Metasurface-generated large and arbitrary analog convolution kernels for accelerated machine vision

TL;DR

This paper introduces a novel optical metasurface-based analog convolution method that significantly accelerates machine vision tasks by enabling large, arbitrary convolution kernels with high accuracy, surpassing digital methods in speed and efficiency.

Contribution

It presents a spatial frequency domain training approach to create customizable optical convolution kernels using metasurfaces, demonstrating high classification accuracy on standard datasets.

Findings

Achieved 98.59% accuracy on MNIST

Simulations show 92.63% on Fashion-MNIST

Demonstrated large, arbitrary kernels surpassing digital counterparts

Abstract

In the rapidly evolving field of artificial intelligence, convolutional neural networks are essential for tackling complex challenges such as machine vision and medical diagnosis. Recently, to address the challenges in processing speed and power consumption of conventional digital convolution operations, many optical components have been suggested to replace the digital convolution layer in the neural network, accelerating various machine vision tasks. Nonetheless, the analog nature of the optical convolution kernel has not been fully explored. Here, we develop a spatial frequency domain training method to create arbitrarily shaped analog convolution kernels using an optical metasurface as the convolution layer, with its receptive field largely surpassing digital convolution kernels.

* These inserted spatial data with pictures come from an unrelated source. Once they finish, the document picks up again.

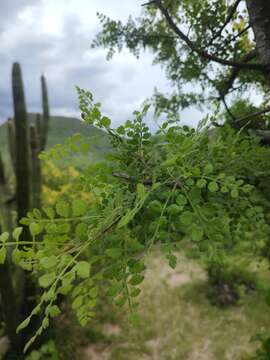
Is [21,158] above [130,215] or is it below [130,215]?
above

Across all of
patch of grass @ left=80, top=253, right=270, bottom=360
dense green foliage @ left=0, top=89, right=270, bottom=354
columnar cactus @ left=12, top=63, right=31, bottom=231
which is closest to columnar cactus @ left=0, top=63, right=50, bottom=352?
columnar cactus @ left=12, top=63, right=31, bottom=231

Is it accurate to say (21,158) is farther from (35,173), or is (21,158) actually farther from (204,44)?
(204,44)

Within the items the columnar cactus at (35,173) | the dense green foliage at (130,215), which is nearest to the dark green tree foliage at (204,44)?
the dense green foliage at (130,215)

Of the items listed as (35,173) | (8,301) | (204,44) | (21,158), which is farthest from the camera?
(35,173)

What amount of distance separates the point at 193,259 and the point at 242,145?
28.6 ft

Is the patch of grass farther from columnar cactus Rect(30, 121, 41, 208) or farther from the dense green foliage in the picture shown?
the dense green foliage

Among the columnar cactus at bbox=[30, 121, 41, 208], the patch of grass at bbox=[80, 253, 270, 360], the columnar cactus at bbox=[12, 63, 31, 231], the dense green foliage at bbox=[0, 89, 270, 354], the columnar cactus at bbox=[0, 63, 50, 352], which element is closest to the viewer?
the dense green foliage at bbox=[0, 89, 270, 354]

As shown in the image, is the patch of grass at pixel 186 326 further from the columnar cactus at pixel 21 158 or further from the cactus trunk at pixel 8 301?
the columnar cactus at pixel 21 158

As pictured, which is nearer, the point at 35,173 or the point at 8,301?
the point at 8,301

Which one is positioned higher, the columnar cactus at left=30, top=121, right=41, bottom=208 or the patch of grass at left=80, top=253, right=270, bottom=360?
the columnar cactus at left=30, top=121, right=41, bottom=208

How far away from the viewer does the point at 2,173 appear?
22.3 feet

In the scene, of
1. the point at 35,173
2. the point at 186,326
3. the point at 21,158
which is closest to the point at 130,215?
the point at 21,158

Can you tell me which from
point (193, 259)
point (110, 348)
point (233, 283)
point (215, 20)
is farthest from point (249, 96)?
point (193, 259)

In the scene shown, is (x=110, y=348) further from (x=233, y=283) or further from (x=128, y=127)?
(x=128, y=127)
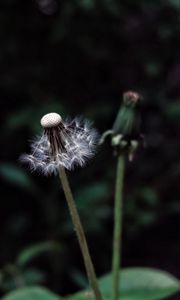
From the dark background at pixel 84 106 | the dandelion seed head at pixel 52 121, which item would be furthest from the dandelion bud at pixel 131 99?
the dark background at pixel 84 106

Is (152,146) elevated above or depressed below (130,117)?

By employing spatial multiplexing, the multiple parallel convolution kernels with both positive and negative weights are generated under the incoherent illumination condition. We experimentally demonstrate a 98.59% classification accuracy on the MNIST dataset, with simulations showing 92.63% and 68.67% accuracy on the Fashion-MNIST and CIFAR-10 datasets with additional digital layers. This work underscores the unique advantage of analog optical convolution, offering a promising avenue to accelerate machine vision tasks, especially in edge devices.